The State Department did not respond to a request for comment by press time.
“Obviously, the jury reached the same conclusion about the Saudi payments in finding Arab Bank guilty for its support of Hamas, but this last minute disclosure of this evidence six years after we requested it and hours after the jury began its deliberations is telling,” he said.
In the trial, which lasted nearly six weeks, the jury heard evidence that Arab Bank held accounts of several senior Hamas leaders, including Hamas founder and spiritual leader Sheikh Ahmad Yassin and current Hamas leaders Osama Hamdan and Ismail Haniyeh.
In his summation last Thursday, Mark Werbner, another plaintiffs’ attorney, had asked the jury of eight women and three men to “send a message” by finding Arab Bank guilty of providing Hamas with the money it needed to carry out the 24 deadly attacks.
“They won’t accept responsibility unless and until you make them,” he said. “It was pretty foreseeable that by helping this organization and facilitating financing services that bad things were going to happen. … The message you can send will reverberate around the world and reverberate as a message to these families that there is justice.”
During the course of the trial before Brooklyn Federal Court Judge Brian Cogan, officials and employees of Arab Bank testified that they had no idea that any of the financial transactions they processed was for Hamas terrorists or for charities that were raising money for Hamas.
The attorney for Arab Bank, Shand Stephens, said in his summation that there had not been “one word of testimony that anyone [associated with the bank] supported terrorism — not one word.”
Stephens argued that evidence showed that the bank ran all transaction requests through OFAC and, regarding the claim that Arab Bank helped charities that raised money for Hamas, Stephens noted that the United States Agency for International Development “gave money to charities that they [the plaintiffs] say were Hamas controlled.”
Attorneys for the 297 American plaintiffs killed or seriously injured in the terror attacks claimed Arab Bank did know and that Hamas could not have acted without the Jordanian-based bank.

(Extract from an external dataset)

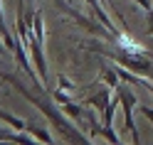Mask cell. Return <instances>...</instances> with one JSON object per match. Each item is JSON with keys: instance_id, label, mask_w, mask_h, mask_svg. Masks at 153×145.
<instances>
[{"instance_id": "5b68a950", "label": "cell", "mask_w": 153, "mask_h": 145, "mask_svg": "<svg viewBox=\"0 0 153 145\" xmlns=\"http://www.w3.org/2000/svg\"><path fill=\"white\" fill-rule=\"evenodd\" d=\"M111 91L114 89H109V86L104 84L99 91H94V93H89L87 99H84V106H87V108H94L97 113H104V111H106V106L111 103V99H114Z\"/></svg>"}, {"instance_id": "277c9868", "label": "cell", "mask_w": 153, "mask_h": 145, "mask_svg": "<svg viewBox=\"0 0 153 145\" xmlns=\"http://www.w3.org/2000/svg\"><path fill=\"white\" fill-rule=\"evenodd\" d=\"M27 52H30V59H32V66L37 76L42 79V84H47V59H45V44L40 40H35L30 35V40H27Z\"/></svg>"}, {"instance_id": "ba28073f", "label": "cell", "mask_w": 153, "mask_h": 145, "mask_svg": "<svg viewBox=\"0 0 153 145\" xmlns=\"http://www.w3.org/2000/svg\"><path fill=\"white\" fill-rule=\"evenodd\" d=\"M99 81H101V84H106L109 89L116 91V86L121 84V76H119V71H116V66L101 64V69H99Z\"/></svg>"}, {"instance_id": "e0dca14e", "label": "cell", "mask_w": 153, "mask_h": 145, "mask_svg": "<svg viewBox=\"0 0 153 145\" xmlns=\"http://www.w3.org/2000/svg\"><path fill=\"white\" fill-rule=\"evenodd\" d=\"M138 86H143V89H148L151 93H153V79H146V76H141V84Z\"/></svg>"}, {"instance_id": "2e32d148", "label": "cell", "mask_w": 153, "mask_h": 145, "mask_svg": "<svg viewBox=\"0 0 153 145\" xmlns=\"http://www.w3.org/2000/svg\"><path fill=\"white\" fill-rule=\"evenodd\" d=\"M13 133H15L13 128H10V130H7V128H0V143H3V140L10 143V140H13Z\"/></svg>"}, {"instance_id": "7a4b0ae2", "label": "cell", "mask_w": 153, "mask_h": 145, "mask_svg": "<svg viewBox=\"0 0 153 145\" xmlns=\"http://www.w3.org/2000/svg\"><path fill=\"white\" fill-rule=\"evenodd\" d=\"M97 49H101L104 57H109V59H114L116 64L131 69L133 74H141V76H146V79H153V59H148L143 52H128V49H123V47H119V44H114V47H97Z\"/></svg>"}, {"instance_id": "6da1fadb", "label": "cell", "mask_w": 153, "mask_h": 145, "mask_svg": "<svg viewBox=\"0 0 153 145\" xmlns=\"http://www.w3.org/2000/svg\"><path fill=\"white\" fill-rule=\"evenodd\" d=\"M0 81H7L15 91H20V93H22V99H25V101H30L35 108L40 111V113H42L50 123H52V128L62 133L64 143H89V135H84V130L79 128V125L72 123L69 118H67L64 111L59 108V103H57L52 96L47 99L45 91L35 93V91H32V89H30V86H27L22 79H17V76H15V74H10V71H0Z\"/></svg>"}, {"instance_id": "8992f818", "label": "cell", "mask_w": 153, "mask_h": 145, "mask_svg": "<svg viewBox=\"0 0 153 145\" xmlns=\"http://www.w3.org/2000/svg\"><path fill=\"white\" fill-rule=\"evenodd\" d=\"M84 3H87V5L91 7V13L97 15V20H99V22H101V25H104V27H106V30L114 35V42H116L119 37H121V32H119V27H116V25H114V22L109 20V15L104 13V7H101V0H84Z\"/></svg>"}, {"instance_id": "5bb4252c", "label": "cell", "mask_w": 153, "mask_h": 145, "mask_svg": "<svg viewBox=\"0 0 153 145\" xmlns=\"http://www.w3.org/2000/svg\"><path fill=\"white\" fill-rule=\"evenodd\" d=\"M138 111H141L143 118H146V121L153 125V108H151V106H143V103H141V106H138Z\"/></svg>"}, {"instance_id": "52a82bcc", "label": "cell", "mask_w": 153, "mask_h": 145, "mask_svg": "<svg viewBox=\"0 0 153 145\" xmlns=\"http://www.w3.org/2000/svg\"><path fill=\"white\" fill-rule=\"evenodd\" d=\"M59 108L64 111V116H67L69 121H74L82 130H87V113H84V106H82V103L67 101V103H62V106H59Z\"/></svg>"}, {"instance_id": "30bf717a", "label": "cell", "mask_w": 153, "mask_h": 145, "mask_svg": "<svg viewBox=\"0 0 153 145\" xmlns=\"http://www.w3.org/2000/svg\"><path fill=\"white\" fill-rule=\"evenodd\" d=\"M27 133L32 135V138L37 140V143H54V138H52V133L47 130V128H42V125H35V123H27V128H25Z\"/></svg>"}, {"instance_id": "ac0fdd59", "label": "cell", "mask_w": 153, "mask_h": 145, "mask_svg": "<svg viewBox=\"0 0 153 145\" xmlns=\"http://www.w3.org/2000/svg\"><path fill=\"white\" fill-rule=\"evenodd\" d=\"M5 49H7V47L3 44V37H0V57H3V54H5Z\"/></svg>"}, {"instance_id": "4fadbf2b", "label": "cell", "mask_w": 153, "mask_h": 145, "mask_svg": "<svg viewBox=\"0 0 153 145\" xmlns=\"http://www.w3.org/2000/svg\"><path fill=\"white\" fill-rule=\"evenodd\" d=\"M50 96H52V99H54L57 103H59V106H62V103H67V101H72V99H69V93H67L64 89H54Z\"/></svg>"}, {"instance_id": "7c38bea8", "label": "cell", "mask_w": 153, "mask_h": 145, "mask_svg": "<svg viewBox=\"0 0 153 145\" xmlns=\"http://www.w3.org/2000/svg\"><path fill=\"white\" fill-rule=\"evenodd\" d=\"M119 96H114V99H111V103L106 106V111H104L101 113V118H104V123H106V125H114V116H116V108H119Z\"/></svg>"}, {"instance_id": "9a60e30c", "label": "cell", "mask_w": 153, "mask_h": 145, "mask_svg": "<svg viewBox=\"0 0 153 145\" xmlns=\"http://www.w3.org/2000/svg\"><path fill=\"white\" fill-rule=\"evenodd\" d=\"M57 81H59V89H64V91H72V89H74V86H72V81L67 79L64 74H59V76H57Z\"/></svg>"}, {"instance_id": "8fae6325", "label": "cell", "mask_w": 153, "mask_h": 145, "mask_svg": "<svg viewBox=\"0 0 153 145\" xmlns=\"http://www.w3.org/2000/svg\"><path fill=\"white\" fill-rule=\"evenodd\" d=\"M35 40H40L42 44H45V20H42V13L37 10L35 13V20H32V32H30Z\"/></svg>"}, {"instance_id": "3957f363", "label": "cell", "mask_w": 153, "mask_h": 145, "mask_svg": "<svg viewBox=\"0 0 153 145\" xmlns=\"http://www.w3.org/2000/svg\"><path fill=\"white\" fill-rule=\"evenodd\" d=\"M116 96H119V103L123 108V125H126V130L131 135V143H141V135H138V128H136V121H133V108L138 106V96L136 91L131 89V84H119L116 86Z\"/></svg>"}, {"instance_id": "9c48e42d", "label": "cell", "mask_w": 153, "mask_h": 145, "mask_svg": "<svg viewBox=\"0 0 153 145\" xmlns=\"http://www.w3.org/2000/svg\"><path fill=\"white\" fill-rule=\"evenodd\" d=\"M0 123H5L7 128H13V130H25L27 128L25 118H20V116H15V113L5 111V108H0Z\"/></svg>"}]
</instances>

In his closing arguments to the jury, another attorney for the plaintiffs, Tab Turner, said the “greatest force of evil in our society today is terrorism. And these terrorists cannot function, they cannot operate, they cannot preach, they cannot buy weapons, they cannot commit suicide with bombs, without money.”

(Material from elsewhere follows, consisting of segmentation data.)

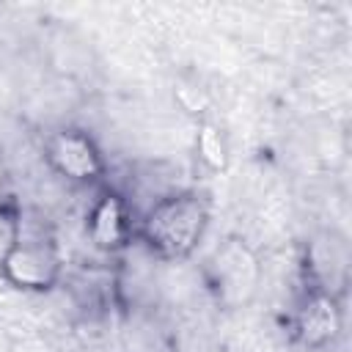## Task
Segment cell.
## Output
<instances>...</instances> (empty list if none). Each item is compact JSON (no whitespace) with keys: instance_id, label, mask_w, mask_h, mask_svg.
<instances>
[{"instance_id":"cell-1","label":"cell","mask_w":352,"mask_h":352,"mask_svg":"<svg viewBox=\"0 0 352 352\" xmlns=\"http://www.w3.org/2000/svg\"><path fill=\"white\" fill-rule=\"evenodd\" d=\"M209 220L212 209L201 192L173 190L138 214V242L160 261H184L204 242Z\"/></svg>"},{"instance_id":"cell-2","label":"cell","mask_w":352,"mask_h":352,"mask_svg":"<svg viewBox=\"0 0 352 352\" xmlns=\"http://www.w3.org/2000/svg\"><path fill=\"white\" fill-rule=\"evenodd\" d=\"M206 286L217 305L245 308L261 286V261L242 236H226L206 258Z\"/></svg>"},{"instance_id":"cell-3","label":"cell","mask_w":352,"mask_h":352,"mask_svg":"<svg viewBox=\"0 0 352 352\" xmlns=\"http://www.w3.org/2000/svg\"><path fill=\"white\" fill-rule=\"evenodd\" d=\"M44 165L72 187H102L107 182V160L96 138L82 126H58L44 138Z\"/></svg>"},{"instance_id":"cell-4","label":"cell","mask_w":352,"mask_h":352,"mask_svg":"<svg viewBox=\"0 0 352 352\" xmlns=\"http://www.w3.org/2000/svg\"><path fill=\"white\" fill-rule=\"evenodd\" d=\"M0 278L25 294H47L63 278L58 245L44 234H28L0 264Z\"/></svg>"},{"instance_id":"cell-5","label":"cell","mask_w":352,"mask_h":352,"mask_svg":"<svg viewBox=\"0 0 352 352\" xmlns=\"http://www.w3.org/2000/svg\"><path fill=\"white\" fill-rule=\"evenodd\" d=\"M85 236L91 248L107 256H118L138 242V214L129 198L107 182L94 190L85 212Z\"/></svg>"},{"instance_id":"cell-6","label":"cell","mask_w":352,"mask_h":352,"mask_svg":"<svg viewBox=\"0 0 352 352\" xmlns=\"http://www.w3.org/2000/svg\"><path fill=\"white\" fill-rule=\"evenodd\" d=\"M344 322H346L344 297L305 283V289H302V294L292 311L294 341L302 349L322 352L344 336Z\"/></svg>"},{"instance_id":"cell-7","label":"cell","mask_w":352,"mask_h":352,"mask_svg":"<svg viewBox=\"0 0 352 352\" xmlns=\"http://www.w3.org/2000/svg\"><path fill=\"white\" fill-rule=\"evenodd\" d=\"M305 283L344 297L349 283V248L336 234H324L311 242L305 258Z\"/></svg>"},{"instance_id":"cell-8","label":"cell","mask_w":352,"mask_h":352,"mask_svg":"<svg viewBox=\"0 0 352 352\" xmlns=\"http://www.w3.org/2000/svg\"><path fill=\"white\" fill-rule=\"evenodd\" d=\"M195 157L212 173H223L228 168V162H231V146H228L226 129L217 121L201 118L195 124Z\"/></svg>"},{"instance_id":"cell-9","label":"cell","mask_w":352,"mask_h":352,"mask_svg":"<svg viewBox=\"0 0 352 352\" xmlns=\"http://www.w3.org/2000/svg\"><path fill=\"white\" fill-rule=\"evenodd\" d=\"M25 236V212L14 198H0V264Z\"/></svg>"},{"instance_id":"cell-10","label":"cell","mask_w":352,"mask_h":352,"mask_svg":"<svg viewBox=\"0 0 352 352\" xmlns=\"http://www.w3.org/2000/svg\"><path fill=\"white\" fill-rule=\"evenodd\" d=\"M173 96H176V102H179V107H182L184 113L195 116L198 121H201V118H209V96H206V91H204L201 85L179 80L176 88H173Z\"/></svg>"}]
</instances>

He said also that Arab Bank’s refusal to release certain bank records, citing privacy laws of its host countries, caused the judge to tell the jury that they may infer those records were damaging to the bank.
“It wasn’t a mistake” the records were withheld, Turner told the jury. “This bank said no, we’re not giving you those records. What’s so important in those records that they don’t want the jury to see? They did not want you to see the money going into those accounts, the money going out, where it was going — and the internal bank correspondence discussing the accounts.”

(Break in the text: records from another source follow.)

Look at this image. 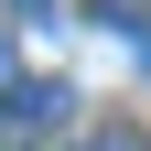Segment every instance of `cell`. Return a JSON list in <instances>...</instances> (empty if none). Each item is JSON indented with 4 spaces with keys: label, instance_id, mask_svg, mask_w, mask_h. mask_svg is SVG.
<instances>
[{
    "label": "cell",
    "instance_id": "1",
    "mask_svg": "<svg viewBox=\"0 0 151 151\" xmlns=\"http://www.w3.org/2000/svg\"><path fill=\"white\" fill-rule=\"evenodd\" d=\"M65 86H54V76H11V86H0V119H11V129H54V119H65Z\"/></svg>",
    "mask_w": 151,
    "mask_h": 151
},
{
    "label": "cell",
    "instance_id": "2",
    "mask_svg": "<svg viewBox=\"0 0 151 151\" xmlns=\"http://www.w3.org/2000/svg\"><path fill=\"white\" fill-rule=\"evenodd\" d=\"M97 11H108V22H129V11H140V0H97Z\"/></svg>",
    "mask_w": 151,
    "mask_h": 151
},
{
    "label": "cell",
    "instance_id": "3",
    "mask_svg": "<svg viewBox=\"0 0 151 151\" xmlns=\"http://www.w3.org/2000/svg\"><path fill=\"white\" fill-rule=\"evenodd\" d=\"M0 86H11V32H0Z\"/></svg>",
    "mask_w": 151,
    "mask_h": 151
},
{
    "label": "cell",
    "instance_id": "4",
    "mask_svg": "<svg viewBox=\"0 0 151 151\" xmlns=\"http://www.w3.org/2000/svg\"><path fill=\"white\" fill-rule=\"evenodd\" d=\"M11 11H54V0H11Z\"/></svg>",
    "mask_w": 151,
    "mask_h": 151
},
{
    "label": "cell",
    "instance_id": "5",
    "mask_svg": "<svg viewBox=\"0 0 151 151\" xmlns=\"http://www.w3.org/2000/svg\"><path fill=\"white\" fill-rule=\"evenodd\" d=\"M97 151H129V140H97Z\"/></svg>",
    "mask_w": 151,
    "mask_h": 151
}]
</instances>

Among the plaintiffs in the case was Sarri Singer, who was injured in a 2003 suicide bombing.
“I started crying when the email came in,” Singer, the daughter of New Jersey state Sen. Robert Singer, told JTA shortly after the verdict was announced.
Singer was on the No. 14 bus in Jerusalem on June 11, 2003 when the suicide bomber — standing a few feet from her — blew himself up. Sixteen people on the bus were killed and 100 others were injured. Singer broke her clavicle and she still has shrapnel lodged in her mouth.
“I feel very validated and acknowledged as a victim of terror,” Singer said. “The jury has given us a sense that there is someone responsible for what happened to us.”